Your voice matters. Protect your investment by disregarding any communication from OPT about voting the WHITE proxy card. After years of permanently destroying shareholder value and after Paragon publicly expressed its grave concerns, the CEO and Board have still failed to stop the continuous decline in the share price.

Please email us at with any questions about how to vote your BLUE proxy card.

We appreciate the support from shareholders thus far. If shareholders have any questions, please contact our Proxy Solicitor, Alliance Advisors at:

Alliance Advisors
200 Broadacres Drive, 3rd Floor
Bloomfield, NJ 07003
Toll-Free Phone: 855-200-8651

No matter how many shares you hold, we would like to hear from you. Please email us at if you need any help in voting your BLUE proxy.

By voting on Paragon’s BLUE universal proxy card, you can send a message to OPTthat you do not support their actions in relation to the Annual Meeting and attempting to block the recognition of Paragon’s nominees.

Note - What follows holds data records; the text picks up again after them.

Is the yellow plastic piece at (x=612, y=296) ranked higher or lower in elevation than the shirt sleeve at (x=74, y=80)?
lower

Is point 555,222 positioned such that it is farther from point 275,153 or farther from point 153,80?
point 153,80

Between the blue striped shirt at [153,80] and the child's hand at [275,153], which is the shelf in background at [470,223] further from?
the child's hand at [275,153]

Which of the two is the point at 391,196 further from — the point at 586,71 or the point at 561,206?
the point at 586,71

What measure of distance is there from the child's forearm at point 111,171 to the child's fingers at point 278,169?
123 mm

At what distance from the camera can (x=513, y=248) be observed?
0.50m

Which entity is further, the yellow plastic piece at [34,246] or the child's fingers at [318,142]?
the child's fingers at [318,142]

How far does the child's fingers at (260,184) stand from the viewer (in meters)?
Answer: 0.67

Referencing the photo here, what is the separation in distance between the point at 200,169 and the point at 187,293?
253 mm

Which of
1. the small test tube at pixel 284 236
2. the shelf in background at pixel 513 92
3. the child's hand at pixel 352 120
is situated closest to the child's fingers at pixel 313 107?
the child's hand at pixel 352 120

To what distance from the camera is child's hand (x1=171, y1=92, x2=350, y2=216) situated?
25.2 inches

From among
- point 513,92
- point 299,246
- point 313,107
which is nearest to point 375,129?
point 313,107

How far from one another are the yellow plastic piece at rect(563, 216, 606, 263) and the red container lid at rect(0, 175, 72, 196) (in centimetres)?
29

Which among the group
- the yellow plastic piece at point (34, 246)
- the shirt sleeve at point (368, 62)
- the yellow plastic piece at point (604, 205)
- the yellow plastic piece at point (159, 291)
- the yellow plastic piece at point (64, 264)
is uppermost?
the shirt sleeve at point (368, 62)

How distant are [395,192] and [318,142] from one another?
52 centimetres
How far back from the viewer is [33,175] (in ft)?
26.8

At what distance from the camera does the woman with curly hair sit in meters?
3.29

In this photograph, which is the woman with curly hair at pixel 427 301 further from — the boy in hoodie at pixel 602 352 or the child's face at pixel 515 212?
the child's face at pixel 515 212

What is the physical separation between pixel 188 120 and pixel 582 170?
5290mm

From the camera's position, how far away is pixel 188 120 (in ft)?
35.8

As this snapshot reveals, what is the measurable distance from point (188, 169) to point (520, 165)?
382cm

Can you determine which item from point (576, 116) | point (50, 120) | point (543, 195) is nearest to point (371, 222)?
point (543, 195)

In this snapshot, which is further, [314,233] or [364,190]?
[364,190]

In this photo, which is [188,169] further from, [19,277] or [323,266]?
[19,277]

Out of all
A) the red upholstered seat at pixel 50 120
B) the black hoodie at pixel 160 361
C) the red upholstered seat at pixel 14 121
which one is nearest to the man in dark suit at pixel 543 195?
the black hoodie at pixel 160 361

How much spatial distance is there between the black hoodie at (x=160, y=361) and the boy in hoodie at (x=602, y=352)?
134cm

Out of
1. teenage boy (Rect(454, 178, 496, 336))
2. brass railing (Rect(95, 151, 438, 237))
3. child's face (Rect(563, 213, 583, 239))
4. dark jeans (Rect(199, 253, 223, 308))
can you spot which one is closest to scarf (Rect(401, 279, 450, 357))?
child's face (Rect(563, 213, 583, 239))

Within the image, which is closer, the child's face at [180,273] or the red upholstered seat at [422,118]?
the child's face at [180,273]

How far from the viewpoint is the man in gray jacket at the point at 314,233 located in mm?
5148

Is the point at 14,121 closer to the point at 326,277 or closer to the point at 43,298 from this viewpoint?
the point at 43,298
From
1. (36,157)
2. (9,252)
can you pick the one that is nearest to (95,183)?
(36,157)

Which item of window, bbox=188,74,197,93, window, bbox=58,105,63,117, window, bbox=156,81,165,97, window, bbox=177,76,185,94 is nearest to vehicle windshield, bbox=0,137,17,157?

OPT has said that it will disregard proxy votes in favor of Paragon’s director nominees. Whether OPT may lawfully disregard Paragon’s director nominees is an issue that Paragon expects will be resolved by the Delaware courts.

Stockholders should review the section of Paragon’s proxy statement titled "Questions And Answers Relating To This Proxy Solicitation–Why is OPT saying it will disregard Paragon’s director nominations, and how does that impact proxies that stockholders provide to Paragon?"


Paragon Technologies, Inc., together with the other participants named herein, has filed with the Securities and Exchange Commission (the "SEC") a definitive proxy statement and an accompanying proxy card soliciting votes for the election of director nominees at the "2023" annual meeting of shareholders of Ocean Power Technologies, Inc., a Delaware corporation (the "company").

Paragon Technologies, Inc. is the beneficial owner of 2,639,853 shares of common stock of the company, par value $0.001 per share ("common stock").

Paragon Technologies, Inc., and Paragon’s director nominees Hesham M. Gad, Shawn M. Harpen, Jack H. Jacobs, and Samuel S. Weiser, are the participants in the proxy solicitation. Mr. Gad, Executive Chairman of Paragon’s Board of Directors and Chief Executive Officer of Paragon, and Messrs. Jacobs and Weiser, directors of Paragon, may be deemed to beneficially own the shares of the company’s common stock held by Paragon. Ms. Harpen does not own beneficially or of record any securities of the company. Updated information regarding the participants and their direct and indirect interests in the solicitation, by security holdings or otherwise, has been and will be included in Paragon’s proxy statement and other materials filed with the SEC.